### Input records
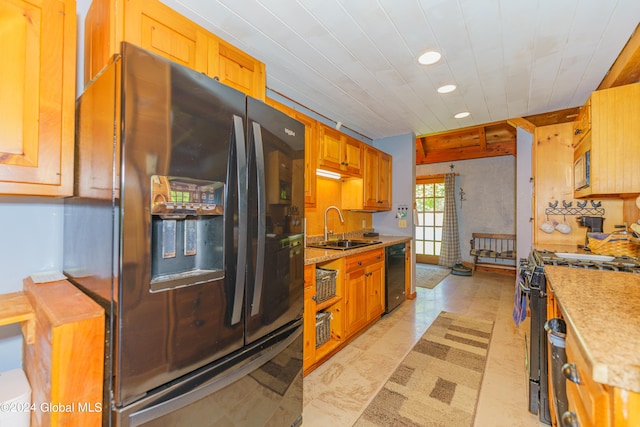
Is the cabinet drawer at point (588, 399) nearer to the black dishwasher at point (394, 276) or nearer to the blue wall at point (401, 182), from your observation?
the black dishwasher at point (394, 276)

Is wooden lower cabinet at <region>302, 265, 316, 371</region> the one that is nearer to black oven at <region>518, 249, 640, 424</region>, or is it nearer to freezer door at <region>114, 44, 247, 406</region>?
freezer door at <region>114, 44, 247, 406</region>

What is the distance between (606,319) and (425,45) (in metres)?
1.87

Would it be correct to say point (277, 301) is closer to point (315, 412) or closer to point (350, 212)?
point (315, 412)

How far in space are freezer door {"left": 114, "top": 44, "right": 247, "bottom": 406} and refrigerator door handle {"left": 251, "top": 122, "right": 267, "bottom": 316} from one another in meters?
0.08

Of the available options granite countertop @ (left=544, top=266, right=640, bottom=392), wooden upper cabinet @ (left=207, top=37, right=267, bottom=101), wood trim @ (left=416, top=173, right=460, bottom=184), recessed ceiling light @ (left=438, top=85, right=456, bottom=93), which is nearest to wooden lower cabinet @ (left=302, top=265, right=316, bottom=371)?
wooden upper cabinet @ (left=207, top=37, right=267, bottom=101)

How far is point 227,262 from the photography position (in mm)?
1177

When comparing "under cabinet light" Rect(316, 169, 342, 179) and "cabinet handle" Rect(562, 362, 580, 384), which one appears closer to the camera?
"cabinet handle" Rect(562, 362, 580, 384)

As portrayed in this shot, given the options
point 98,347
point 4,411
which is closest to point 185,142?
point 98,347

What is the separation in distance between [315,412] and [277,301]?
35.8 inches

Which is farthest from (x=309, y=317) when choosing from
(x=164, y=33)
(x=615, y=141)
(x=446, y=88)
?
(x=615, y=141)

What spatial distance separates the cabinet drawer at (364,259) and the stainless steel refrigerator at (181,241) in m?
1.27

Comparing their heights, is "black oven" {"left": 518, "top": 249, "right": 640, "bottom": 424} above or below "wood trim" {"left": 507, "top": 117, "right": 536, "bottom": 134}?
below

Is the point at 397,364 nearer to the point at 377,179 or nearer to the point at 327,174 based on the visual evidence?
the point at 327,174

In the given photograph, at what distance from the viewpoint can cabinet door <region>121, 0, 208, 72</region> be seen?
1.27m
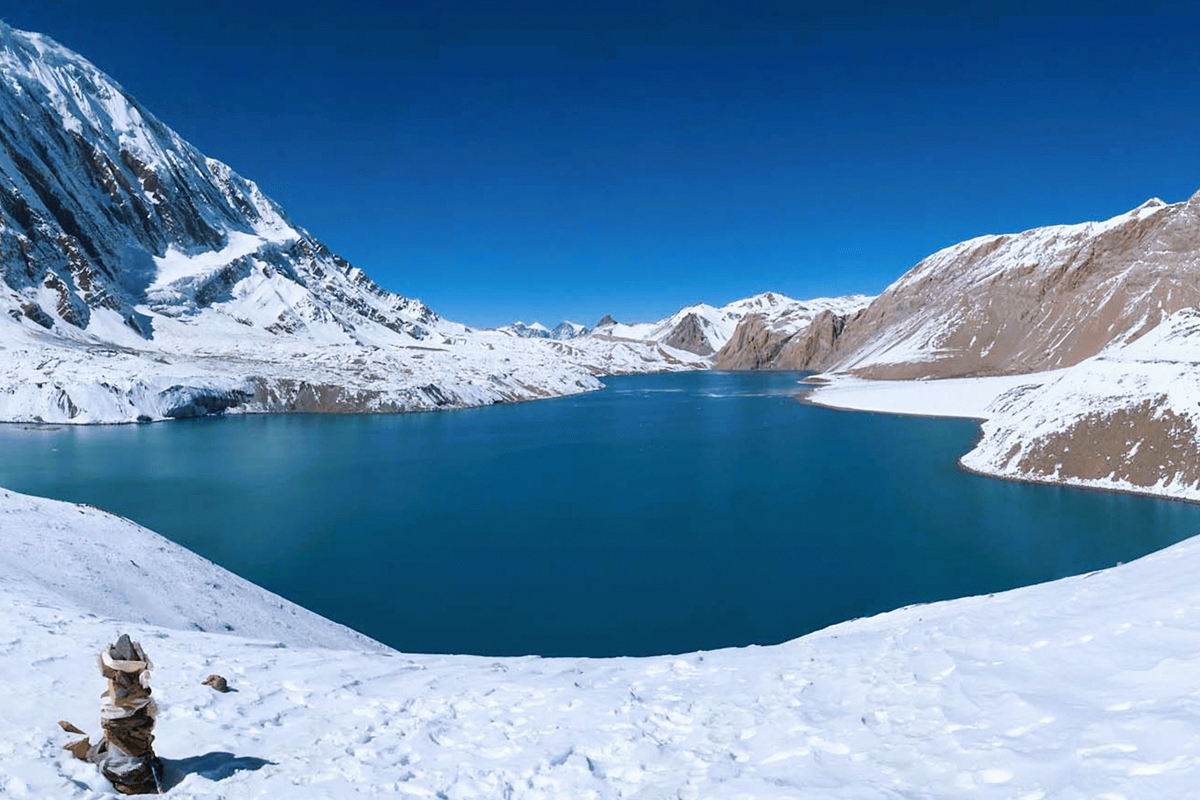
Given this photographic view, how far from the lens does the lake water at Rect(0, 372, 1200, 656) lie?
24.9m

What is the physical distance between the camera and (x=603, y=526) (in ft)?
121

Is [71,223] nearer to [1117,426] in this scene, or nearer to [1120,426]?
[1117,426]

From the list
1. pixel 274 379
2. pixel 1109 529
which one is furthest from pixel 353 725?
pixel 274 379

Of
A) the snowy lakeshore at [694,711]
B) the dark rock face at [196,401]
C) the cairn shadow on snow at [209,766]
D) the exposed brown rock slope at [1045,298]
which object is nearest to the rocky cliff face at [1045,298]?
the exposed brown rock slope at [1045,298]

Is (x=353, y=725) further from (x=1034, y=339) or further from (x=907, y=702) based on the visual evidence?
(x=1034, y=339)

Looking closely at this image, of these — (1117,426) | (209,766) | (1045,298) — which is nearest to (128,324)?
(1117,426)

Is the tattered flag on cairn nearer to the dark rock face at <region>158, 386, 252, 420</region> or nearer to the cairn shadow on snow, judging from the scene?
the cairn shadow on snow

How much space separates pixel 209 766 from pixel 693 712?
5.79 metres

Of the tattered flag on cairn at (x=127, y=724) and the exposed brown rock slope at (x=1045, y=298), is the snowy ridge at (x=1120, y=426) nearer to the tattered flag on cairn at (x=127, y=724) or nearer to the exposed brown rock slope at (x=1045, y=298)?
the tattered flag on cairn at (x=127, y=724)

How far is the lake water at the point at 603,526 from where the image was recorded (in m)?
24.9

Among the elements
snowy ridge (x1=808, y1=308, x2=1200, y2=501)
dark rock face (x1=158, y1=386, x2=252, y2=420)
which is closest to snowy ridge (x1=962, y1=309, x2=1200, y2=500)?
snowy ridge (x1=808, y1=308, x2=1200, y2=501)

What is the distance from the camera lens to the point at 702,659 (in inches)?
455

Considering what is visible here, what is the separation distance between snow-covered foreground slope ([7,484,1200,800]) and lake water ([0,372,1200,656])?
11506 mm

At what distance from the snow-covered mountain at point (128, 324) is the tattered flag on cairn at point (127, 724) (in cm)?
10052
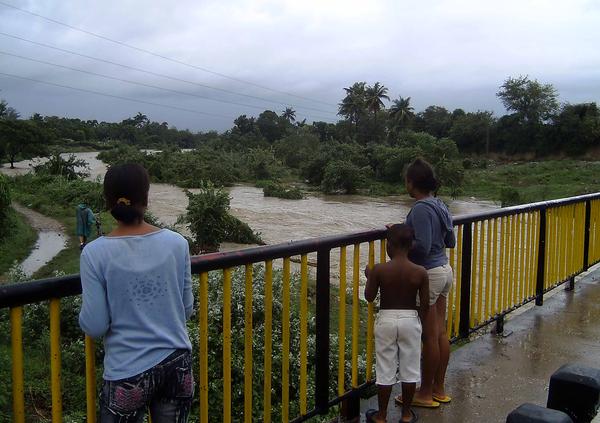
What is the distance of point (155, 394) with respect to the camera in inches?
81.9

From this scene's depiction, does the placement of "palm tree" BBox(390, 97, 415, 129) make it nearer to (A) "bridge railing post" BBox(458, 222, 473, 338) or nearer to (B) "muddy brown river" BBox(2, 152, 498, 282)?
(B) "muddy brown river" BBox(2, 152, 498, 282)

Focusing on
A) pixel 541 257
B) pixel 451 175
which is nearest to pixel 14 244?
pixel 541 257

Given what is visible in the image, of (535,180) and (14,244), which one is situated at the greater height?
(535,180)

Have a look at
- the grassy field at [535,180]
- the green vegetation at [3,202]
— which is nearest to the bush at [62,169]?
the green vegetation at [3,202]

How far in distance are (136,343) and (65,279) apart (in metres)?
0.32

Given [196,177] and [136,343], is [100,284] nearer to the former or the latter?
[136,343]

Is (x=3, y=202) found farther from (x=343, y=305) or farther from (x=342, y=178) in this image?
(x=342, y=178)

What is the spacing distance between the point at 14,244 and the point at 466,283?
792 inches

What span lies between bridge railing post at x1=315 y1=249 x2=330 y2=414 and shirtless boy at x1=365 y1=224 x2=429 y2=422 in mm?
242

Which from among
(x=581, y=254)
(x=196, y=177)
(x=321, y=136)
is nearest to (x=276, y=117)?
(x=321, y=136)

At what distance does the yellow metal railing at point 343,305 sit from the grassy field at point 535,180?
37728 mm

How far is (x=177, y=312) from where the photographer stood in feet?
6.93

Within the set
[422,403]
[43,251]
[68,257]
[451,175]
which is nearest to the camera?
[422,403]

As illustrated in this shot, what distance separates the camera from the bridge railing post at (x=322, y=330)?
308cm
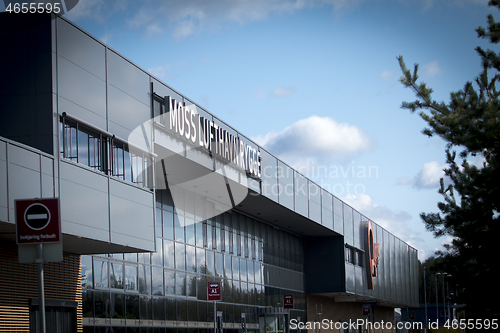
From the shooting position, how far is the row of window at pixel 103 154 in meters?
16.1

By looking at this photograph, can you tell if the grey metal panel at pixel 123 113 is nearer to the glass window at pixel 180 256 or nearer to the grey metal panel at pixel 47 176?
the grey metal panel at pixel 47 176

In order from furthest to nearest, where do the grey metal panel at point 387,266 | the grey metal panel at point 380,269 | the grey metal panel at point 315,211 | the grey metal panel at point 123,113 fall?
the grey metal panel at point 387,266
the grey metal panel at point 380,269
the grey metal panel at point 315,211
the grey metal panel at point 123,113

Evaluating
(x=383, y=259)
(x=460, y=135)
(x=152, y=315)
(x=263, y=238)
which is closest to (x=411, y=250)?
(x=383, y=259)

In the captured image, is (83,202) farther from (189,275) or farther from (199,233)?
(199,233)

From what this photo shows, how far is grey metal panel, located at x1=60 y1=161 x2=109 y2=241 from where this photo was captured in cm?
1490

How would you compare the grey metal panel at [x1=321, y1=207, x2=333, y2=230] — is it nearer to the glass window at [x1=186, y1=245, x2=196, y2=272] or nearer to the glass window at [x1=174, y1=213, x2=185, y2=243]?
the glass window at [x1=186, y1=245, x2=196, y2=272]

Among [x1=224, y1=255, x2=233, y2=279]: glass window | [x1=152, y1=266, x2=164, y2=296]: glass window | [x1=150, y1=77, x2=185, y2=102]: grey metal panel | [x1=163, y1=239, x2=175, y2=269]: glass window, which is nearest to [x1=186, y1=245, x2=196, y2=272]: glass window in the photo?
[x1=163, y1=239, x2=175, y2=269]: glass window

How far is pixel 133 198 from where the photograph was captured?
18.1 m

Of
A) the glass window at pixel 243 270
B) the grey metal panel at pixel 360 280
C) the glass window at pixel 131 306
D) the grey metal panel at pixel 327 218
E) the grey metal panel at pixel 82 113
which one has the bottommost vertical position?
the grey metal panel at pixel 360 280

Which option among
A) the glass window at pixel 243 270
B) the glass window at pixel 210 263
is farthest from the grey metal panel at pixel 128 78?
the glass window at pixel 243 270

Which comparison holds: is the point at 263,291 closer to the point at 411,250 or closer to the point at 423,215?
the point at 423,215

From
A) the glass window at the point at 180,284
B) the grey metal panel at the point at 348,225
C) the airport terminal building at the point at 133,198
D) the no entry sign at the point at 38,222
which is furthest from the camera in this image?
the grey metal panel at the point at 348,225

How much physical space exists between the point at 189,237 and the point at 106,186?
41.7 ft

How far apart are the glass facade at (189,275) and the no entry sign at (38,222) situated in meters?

### Directions
Reproduce word for word the part of the listing above starting at the line containing "From the list" and ending at the line containing "5.79 metres", with both of those lines included.

### Exercise answer
From the list
1. pixel 274 379
2. pixel 1109 529
which one is furthest from pixel 353 725?
pixel 274 379

Of
A) the snowy lakeshore at [694,711]
B) the dark rock face at [196,401]
C) the cairn shadow on snow at [209,766]
D) the exposed brown rock slope at [1045,298]
which object is nearest to the rocky cliff face at [1045,298]?
the exposed brown rock slope at [1045,298]

Is (x=353, y=725) further from (x=1034, y=339) or further from (x=907, y=702) based on the visual evidence?
(x=1034, y=339)

Looking closely at this image, of these — (1117,426) | (209,766) | (1045,298) — which is nearest to (128,324)?
(1117,426)

Is the tattered flag on cairn nearer to the dark rock face at <region>158, 386, 252, 420</region> or nearer to the cairn shadow on snow, judging from the scene?
the cairn shadow on snow

How much space separates pixel 209 766 from pixel 693 712?
5.79 metres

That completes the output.